The first-of-its-kind series puts Alauda Aeronautics at the forefront of the generation’s “defining mobility revolution.” This platform allows the company an opportunity for rapid growth to develop the fundamentals for growing eVTOL transportation.

Plans call for a format similar to a drag race between two “works teams” which will be from Alauda. There will also be a final test where a shakedown will be conducted for strategic and technical aspects. Following the results of that, external teams will be allowed to take part in the new sport.

Series pilots will fly their craft from a simulator, which will provide feedback like a cockpit environment. Pilots will have the ability to set courses by electronic sky-tracks. Every Mk3 run by each team will be under identical specifications, putting the emphasis of winning on skill and overall strategy.

Additional “physical tele-robotic avatars named ‘The Aviators’ sit within the cockpit environment of the Mk3,” the series announcement states. “They have been designed to represent the frame of human pilots. This will provide engineers with critical data and information on the effects of high-speed racing, rapid turning, acceleration and deceleration on the human frame. This will accelerate Airspeeder’s progression to human-piloted races which are scheduled in 2022.

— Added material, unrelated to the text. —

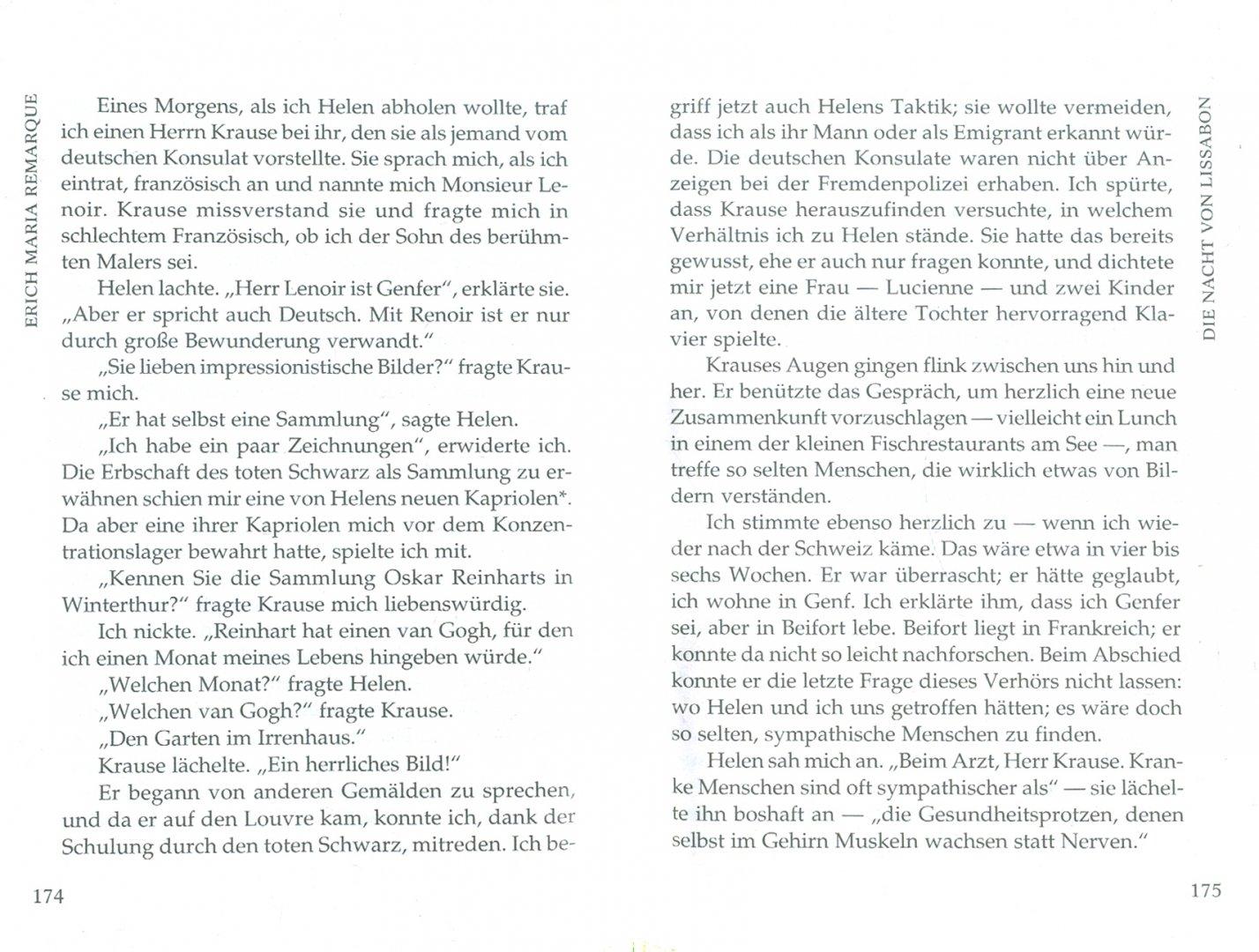 Иллюстрация 1 из 23 для Die nacht von Lissabon - Erich Remarque | Лабиринт - книги. Источник: Лабиринт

“EXA will remain the proving ground for the Airspeeder crewed racing series, providing a vital technical test-bed for teams and the perfect space to develop pilot skills. This means Airspeeder is able to draw its pilots and crew from a wide range of backgrounds including eSports as they can undertake the necessary training on the dynamics of an electric flying race car in a remote environment. In legacy motorsport terms, EXA will take its place as the feeder series for crewed Airspeeder races in the forthcoming Alauda Mk4.”

There will also be grounded pit stops in every Airspeeder race, where batteries will be removed and replaced courtesy of a “slide and lock” system developed by the engineers at Alauda.

“Intense internal competition between in-house pit crews has driven the pit stop time down to just 20 seconds, which is entirely comparable with any form of ground-based legacy motorsport. This is expected to continue to fall. For context, a Formula 1 pit stop used to take more than a minute.”

The sport’s technical headquarters is located in Adelaide, Australia. However, the company’s administrative, commercial and communication departments, which are headed by COO Jack Whithinshaw, are based in London, as part of a strategy to be in “direct proximity to leaders in motorsport, rights management and regulation.”